:: INFORMATION PROVIDED

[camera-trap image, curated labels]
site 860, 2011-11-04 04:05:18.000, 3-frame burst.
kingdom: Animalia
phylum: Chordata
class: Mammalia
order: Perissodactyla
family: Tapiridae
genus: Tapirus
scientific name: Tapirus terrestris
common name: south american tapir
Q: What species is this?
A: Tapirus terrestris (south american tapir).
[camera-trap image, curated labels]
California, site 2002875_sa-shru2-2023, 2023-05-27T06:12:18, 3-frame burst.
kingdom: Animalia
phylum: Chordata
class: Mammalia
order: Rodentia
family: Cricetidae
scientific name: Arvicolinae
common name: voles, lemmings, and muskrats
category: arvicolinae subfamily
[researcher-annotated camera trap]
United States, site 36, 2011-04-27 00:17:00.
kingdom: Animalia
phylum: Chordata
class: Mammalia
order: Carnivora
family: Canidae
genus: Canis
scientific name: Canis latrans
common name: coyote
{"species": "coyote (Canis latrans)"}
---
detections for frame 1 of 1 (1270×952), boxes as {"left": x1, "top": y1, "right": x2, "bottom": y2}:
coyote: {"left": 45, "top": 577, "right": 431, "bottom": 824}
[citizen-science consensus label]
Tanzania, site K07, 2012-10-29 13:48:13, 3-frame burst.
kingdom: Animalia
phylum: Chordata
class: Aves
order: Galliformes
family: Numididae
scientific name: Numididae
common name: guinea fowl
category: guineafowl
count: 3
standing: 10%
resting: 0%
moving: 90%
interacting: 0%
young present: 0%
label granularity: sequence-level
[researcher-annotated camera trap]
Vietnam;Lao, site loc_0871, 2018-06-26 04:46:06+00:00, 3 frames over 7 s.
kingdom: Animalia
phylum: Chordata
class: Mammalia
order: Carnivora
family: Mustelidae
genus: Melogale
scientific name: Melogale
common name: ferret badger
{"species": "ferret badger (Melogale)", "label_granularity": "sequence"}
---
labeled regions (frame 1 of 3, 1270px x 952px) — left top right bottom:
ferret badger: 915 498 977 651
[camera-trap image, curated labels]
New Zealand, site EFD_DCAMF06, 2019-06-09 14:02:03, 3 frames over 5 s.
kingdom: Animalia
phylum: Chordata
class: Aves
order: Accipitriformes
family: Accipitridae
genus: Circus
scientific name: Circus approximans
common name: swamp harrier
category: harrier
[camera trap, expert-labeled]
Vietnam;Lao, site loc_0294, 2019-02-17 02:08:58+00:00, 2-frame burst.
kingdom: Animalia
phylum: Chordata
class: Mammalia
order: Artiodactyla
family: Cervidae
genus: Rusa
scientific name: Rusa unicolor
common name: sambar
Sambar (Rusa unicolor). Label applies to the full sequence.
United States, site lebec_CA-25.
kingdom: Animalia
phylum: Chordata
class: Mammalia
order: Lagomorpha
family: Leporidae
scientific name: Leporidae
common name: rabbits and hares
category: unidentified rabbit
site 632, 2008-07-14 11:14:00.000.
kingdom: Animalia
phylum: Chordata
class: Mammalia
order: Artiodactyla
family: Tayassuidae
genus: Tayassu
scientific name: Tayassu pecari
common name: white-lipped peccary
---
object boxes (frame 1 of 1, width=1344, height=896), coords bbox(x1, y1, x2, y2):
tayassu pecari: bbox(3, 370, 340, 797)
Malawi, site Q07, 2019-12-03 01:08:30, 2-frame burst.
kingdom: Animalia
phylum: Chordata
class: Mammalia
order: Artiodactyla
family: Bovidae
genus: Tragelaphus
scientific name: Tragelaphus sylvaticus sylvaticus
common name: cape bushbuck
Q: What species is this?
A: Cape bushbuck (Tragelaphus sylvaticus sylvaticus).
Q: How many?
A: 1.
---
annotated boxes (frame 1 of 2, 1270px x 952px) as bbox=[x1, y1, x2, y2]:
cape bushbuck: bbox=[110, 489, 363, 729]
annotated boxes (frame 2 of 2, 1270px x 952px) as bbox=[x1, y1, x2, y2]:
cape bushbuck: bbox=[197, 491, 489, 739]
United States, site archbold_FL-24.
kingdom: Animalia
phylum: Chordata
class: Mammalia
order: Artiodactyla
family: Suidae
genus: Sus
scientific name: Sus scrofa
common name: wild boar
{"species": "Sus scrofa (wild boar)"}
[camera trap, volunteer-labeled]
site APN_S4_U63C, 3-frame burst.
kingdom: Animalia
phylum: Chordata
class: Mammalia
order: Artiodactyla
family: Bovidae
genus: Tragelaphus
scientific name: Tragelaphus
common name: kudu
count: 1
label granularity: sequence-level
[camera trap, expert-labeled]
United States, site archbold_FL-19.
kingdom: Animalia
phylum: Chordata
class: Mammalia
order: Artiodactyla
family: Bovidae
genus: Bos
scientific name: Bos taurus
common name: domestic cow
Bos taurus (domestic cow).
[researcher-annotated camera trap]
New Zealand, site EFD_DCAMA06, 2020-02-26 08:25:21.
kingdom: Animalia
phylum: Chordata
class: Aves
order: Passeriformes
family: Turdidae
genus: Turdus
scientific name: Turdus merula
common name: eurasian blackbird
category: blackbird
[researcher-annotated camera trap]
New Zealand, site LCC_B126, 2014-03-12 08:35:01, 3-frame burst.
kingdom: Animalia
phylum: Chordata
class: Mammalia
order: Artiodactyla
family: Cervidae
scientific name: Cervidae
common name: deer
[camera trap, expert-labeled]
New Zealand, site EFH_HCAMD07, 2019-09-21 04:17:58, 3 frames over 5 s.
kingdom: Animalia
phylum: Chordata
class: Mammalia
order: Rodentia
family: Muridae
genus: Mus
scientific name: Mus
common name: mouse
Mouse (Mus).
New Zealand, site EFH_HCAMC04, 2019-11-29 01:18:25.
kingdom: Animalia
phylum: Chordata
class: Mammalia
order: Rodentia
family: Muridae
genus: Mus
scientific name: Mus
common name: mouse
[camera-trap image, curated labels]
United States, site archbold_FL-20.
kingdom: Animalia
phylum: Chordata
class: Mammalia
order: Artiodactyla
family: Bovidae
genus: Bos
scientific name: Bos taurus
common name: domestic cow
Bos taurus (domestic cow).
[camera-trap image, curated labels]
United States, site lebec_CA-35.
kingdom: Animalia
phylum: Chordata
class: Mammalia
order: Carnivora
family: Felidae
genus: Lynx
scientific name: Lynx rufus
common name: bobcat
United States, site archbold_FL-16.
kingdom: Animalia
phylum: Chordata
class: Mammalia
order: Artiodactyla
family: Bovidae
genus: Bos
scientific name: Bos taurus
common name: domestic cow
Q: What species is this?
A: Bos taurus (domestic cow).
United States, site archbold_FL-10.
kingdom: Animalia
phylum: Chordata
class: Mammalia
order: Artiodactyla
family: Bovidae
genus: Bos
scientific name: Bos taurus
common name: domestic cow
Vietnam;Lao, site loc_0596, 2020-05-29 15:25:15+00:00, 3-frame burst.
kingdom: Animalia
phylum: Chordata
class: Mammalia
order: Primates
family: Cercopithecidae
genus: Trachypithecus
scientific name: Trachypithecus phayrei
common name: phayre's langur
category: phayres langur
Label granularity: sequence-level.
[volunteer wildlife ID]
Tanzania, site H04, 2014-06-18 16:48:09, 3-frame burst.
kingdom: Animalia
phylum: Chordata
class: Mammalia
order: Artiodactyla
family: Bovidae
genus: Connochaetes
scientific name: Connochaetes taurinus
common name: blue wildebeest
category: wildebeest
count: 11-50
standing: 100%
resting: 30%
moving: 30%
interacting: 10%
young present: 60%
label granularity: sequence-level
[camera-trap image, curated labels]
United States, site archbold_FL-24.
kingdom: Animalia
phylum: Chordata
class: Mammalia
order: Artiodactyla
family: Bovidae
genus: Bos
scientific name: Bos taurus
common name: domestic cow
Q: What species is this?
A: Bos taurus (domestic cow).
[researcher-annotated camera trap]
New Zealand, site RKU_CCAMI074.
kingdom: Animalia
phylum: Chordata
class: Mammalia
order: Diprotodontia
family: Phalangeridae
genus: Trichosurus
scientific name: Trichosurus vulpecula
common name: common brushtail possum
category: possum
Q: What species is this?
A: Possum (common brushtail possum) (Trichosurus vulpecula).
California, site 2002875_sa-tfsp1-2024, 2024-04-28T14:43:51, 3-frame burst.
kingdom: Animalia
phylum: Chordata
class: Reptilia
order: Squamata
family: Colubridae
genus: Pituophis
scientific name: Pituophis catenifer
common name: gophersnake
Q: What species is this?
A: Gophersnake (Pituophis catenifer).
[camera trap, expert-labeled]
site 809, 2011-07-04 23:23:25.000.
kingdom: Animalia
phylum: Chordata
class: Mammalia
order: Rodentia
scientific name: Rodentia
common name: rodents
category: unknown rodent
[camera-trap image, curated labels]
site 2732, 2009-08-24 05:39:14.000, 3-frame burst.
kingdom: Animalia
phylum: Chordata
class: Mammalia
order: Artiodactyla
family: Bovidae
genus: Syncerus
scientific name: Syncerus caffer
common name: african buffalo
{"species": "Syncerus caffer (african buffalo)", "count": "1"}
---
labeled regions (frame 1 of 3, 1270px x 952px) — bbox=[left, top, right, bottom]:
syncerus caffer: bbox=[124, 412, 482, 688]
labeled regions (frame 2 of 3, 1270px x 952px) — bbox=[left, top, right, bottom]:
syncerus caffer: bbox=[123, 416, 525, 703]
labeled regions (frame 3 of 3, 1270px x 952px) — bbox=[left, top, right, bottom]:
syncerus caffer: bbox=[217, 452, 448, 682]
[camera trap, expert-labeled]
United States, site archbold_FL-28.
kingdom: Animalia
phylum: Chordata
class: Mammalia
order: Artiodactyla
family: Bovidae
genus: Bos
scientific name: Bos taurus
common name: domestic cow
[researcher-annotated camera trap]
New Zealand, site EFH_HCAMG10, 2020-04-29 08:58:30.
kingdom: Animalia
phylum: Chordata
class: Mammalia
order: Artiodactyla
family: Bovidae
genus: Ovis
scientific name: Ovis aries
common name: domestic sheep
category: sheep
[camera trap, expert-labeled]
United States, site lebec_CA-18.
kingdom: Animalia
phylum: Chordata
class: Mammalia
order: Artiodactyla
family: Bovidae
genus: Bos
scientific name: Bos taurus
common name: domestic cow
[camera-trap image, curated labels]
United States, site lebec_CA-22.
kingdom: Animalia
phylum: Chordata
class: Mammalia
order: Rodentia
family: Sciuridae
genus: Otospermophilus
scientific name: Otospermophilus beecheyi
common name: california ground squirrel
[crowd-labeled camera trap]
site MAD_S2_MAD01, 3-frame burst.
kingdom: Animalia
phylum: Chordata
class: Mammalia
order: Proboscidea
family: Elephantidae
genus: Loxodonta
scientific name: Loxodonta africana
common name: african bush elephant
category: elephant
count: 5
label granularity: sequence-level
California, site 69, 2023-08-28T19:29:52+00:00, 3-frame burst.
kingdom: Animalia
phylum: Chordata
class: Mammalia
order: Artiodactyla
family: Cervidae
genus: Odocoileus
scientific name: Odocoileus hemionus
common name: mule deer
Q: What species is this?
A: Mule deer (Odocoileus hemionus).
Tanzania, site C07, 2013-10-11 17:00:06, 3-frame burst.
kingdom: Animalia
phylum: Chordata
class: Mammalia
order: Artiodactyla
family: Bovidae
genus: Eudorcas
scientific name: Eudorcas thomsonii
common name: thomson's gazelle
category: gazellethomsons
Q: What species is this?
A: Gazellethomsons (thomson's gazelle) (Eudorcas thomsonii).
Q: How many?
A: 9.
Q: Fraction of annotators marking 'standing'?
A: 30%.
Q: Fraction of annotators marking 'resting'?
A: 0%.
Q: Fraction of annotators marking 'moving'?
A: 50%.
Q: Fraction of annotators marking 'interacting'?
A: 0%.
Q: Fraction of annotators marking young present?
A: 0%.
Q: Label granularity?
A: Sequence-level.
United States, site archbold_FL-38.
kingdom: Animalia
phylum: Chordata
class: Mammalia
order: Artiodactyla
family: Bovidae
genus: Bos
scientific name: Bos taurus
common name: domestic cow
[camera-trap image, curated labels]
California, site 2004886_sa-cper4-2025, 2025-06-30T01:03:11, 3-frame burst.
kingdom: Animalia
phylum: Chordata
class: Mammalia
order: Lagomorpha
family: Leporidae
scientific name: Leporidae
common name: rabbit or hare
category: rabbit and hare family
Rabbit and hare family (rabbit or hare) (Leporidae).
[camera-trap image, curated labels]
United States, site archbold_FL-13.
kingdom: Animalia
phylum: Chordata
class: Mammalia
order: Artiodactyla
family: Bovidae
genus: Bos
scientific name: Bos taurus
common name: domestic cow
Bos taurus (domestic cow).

::::

## REQUIRED WORK
From the first line of the data through the line with "family: Cricetidae", quote each line exactly and add nothing else.

## RESPONSE TO THE EXERCISE
[camera-trap image, curated labels]
site 860, 2011-11-04 04:05:18.000, 3-frame burst.
kingdom: Animalia
phylum: Chordata
class: Mammalia
order: Perissodactyla
family: Tapiridae
genus: Tapirus
scientific name: Tapirus terrestris
common name: south american tapir
Q: What species is this?
A: Tapirus terrestris (south american tapir).
[camera-trap image, curated labels]
California, site 2002875_sa-shru2-2023, 2023-05-27T06:12:18, 3-frame burst.
kingdom: Animalia
phylum: Chordata
class: Mammalia
order: Rodentia
family: Cricetidae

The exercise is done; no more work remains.